The flannel lined jeans I've worn for days, with and without long underwear, have finally been deleted to the dirty clothes. Our truck stop nights are over for the next few days, while we plug in to an RV park in Fayetteville near my sister Jeanie and her partner Bob.
This after 5 days on the road from Chatham, generator on at night to ensure adequate heat until morning; pulling over to rest, or to eat, or to enjoy the luxury of our in-house toilet; walking Sam and Phuphu and letting them sniff and annoint; stopping for the night. And if we can, rapacious dining at a Flying J all-you-can-eat-buffet. Or if not, Petra. Real mashed and beef brisket. But never, never again, TA or Travel Centers of America, where it seems everything past the festive entrance is designed to cause deep depression. Even though it was named after my childhood hero, Davy Crockett, and made me think lovingly of the Davy Crockett pleated skirts Grandma B made for me and Jeanie, covered with pictures of Davy meeting up with bears and other formidable opponents.

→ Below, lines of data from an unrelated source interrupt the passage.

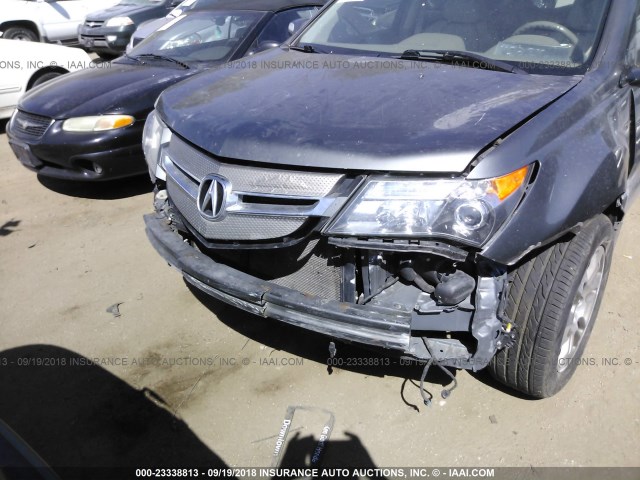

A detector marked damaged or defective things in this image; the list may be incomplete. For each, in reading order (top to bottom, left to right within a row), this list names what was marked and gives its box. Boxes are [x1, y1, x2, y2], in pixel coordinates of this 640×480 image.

broken headlight [142, 109, 171, 183]
damaged gray suv [144, 0, 640, 398]
broken headlight [324, 166, 528, 248]
detached front bumper [142, 212, 508, 366]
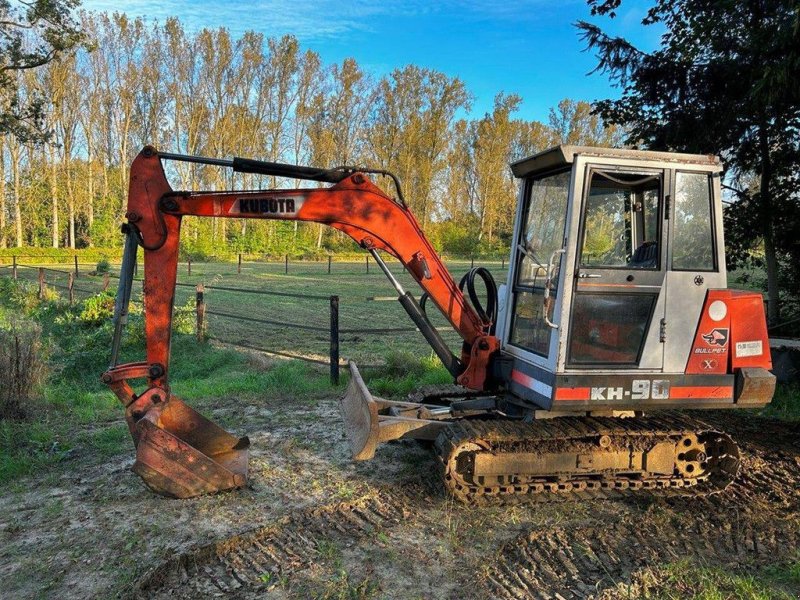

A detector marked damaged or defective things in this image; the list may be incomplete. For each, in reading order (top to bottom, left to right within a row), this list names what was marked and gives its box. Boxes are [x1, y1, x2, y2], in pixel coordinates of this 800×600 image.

rusty bucket [131, 396, 250, 500]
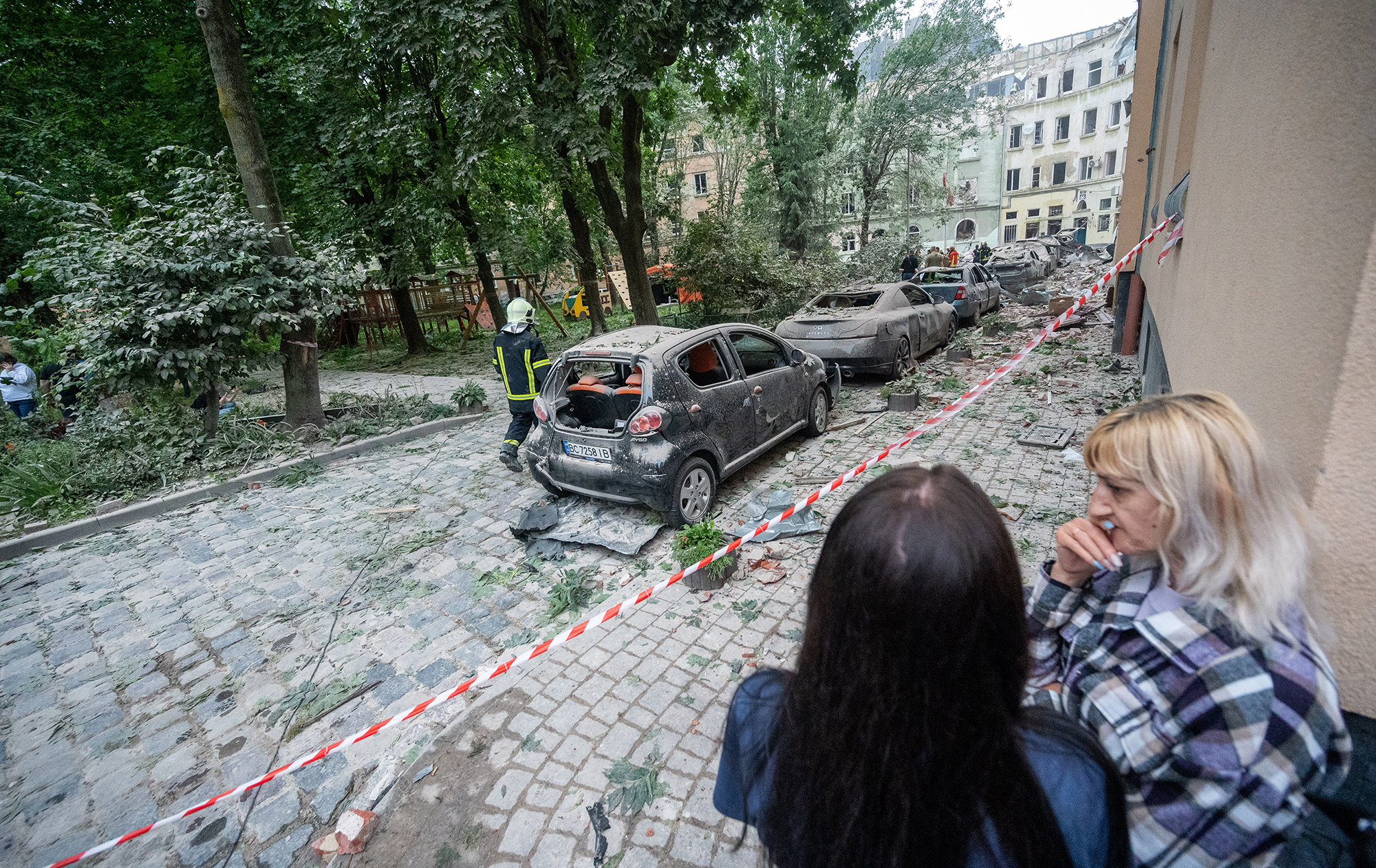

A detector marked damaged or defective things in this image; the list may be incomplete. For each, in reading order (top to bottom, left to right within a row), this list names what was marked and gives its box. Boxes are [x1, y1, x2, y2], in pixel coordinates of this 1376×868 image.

destroyed vehicle [776, 283, 958, 380]
damaged car [776, 283, 958, 380]
destroyed vehicle [914, 263, 1002, 327]
destroyed vehicle [520, 325, 837, 523]
damaged car [520, 326, 837, 525]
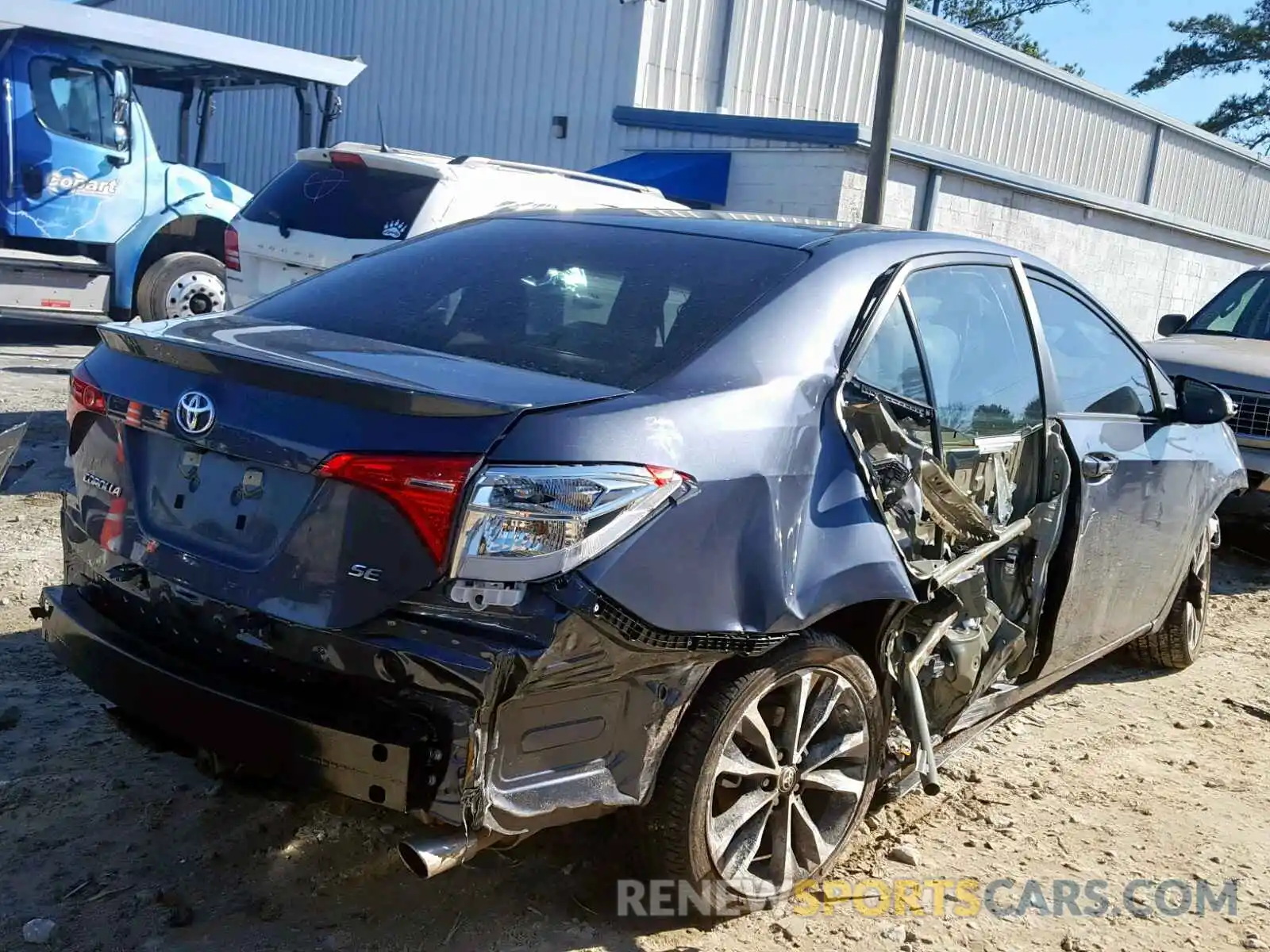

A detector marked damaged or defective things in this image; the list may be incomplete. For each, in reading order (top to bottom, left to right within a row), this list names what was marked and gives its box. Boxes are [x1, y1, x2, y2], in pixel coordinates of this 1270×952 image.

damaged sedan [37, 212, 1239, 914]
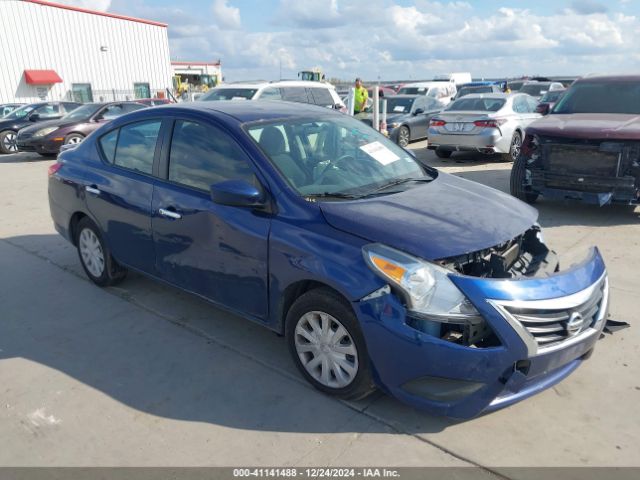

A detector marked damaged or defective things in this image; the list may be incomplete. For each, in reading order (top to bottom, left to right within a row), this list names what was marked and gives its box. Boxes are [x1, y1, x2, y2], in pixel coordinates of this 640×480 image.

damaged front end [520, 134, 640, 205]
crumpled front bumper [356, 248, 608, 416]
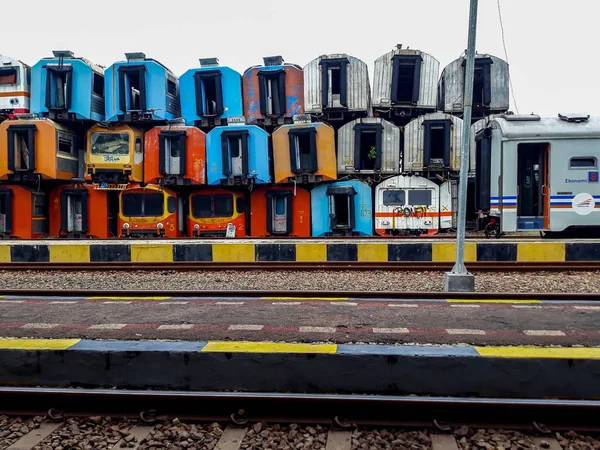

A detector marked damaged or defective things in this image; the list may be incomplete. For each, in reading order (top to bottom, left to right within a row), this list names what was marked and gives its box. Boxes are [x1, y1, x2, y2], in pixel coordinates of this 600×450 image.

rusted metal panel [304, 54, 370, 114]
rusted metal panel [372, 46, 438, 110]
rusted metal panel [438, 53, 508, 115]
rusted metal panel [336, 116, 400, 176]
rusted metal panel [404, 112, 464, 172]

Heroes. Our everlasting yearning for them. January 20 at a rest area I prepared lunch while Andre put up the satellite dish, and we tuned in to the inauguration. Lowering the shades to cut down the glare on the screen, we ate while we watched and listened. But for me the tears came with the first invocation, and eating became impossible. We heard the music, saw the oaths taken, heard the address, the poem, the final prayer. I remain deeply moved. Deeply grateful. I thought of Margaret and Susan watching in Shelburne Falls. Jay in California. The thousands pressed together in the cold in DC. I wondered if the occupants of the trucks parked nearby were tuned in too, or thinking about it at all. So many of us joined in this heart-deep current of feeling. At this monumental moment of arrival and departure—the long journey to, and forward. I pray that we ourselves might be heroic now, rather than demanding it all from this one man.
As we traveled through Virginia and Tennessee, we were passed by busses on the highway, parked with them at the rest stops. One stopped across from us and the passengers—all black—disembarked. Finally, I pulled back the side window and called out to one woman "are you coming back from the inauguration?" And she smiled and said "yes we are." Jubilation in the air.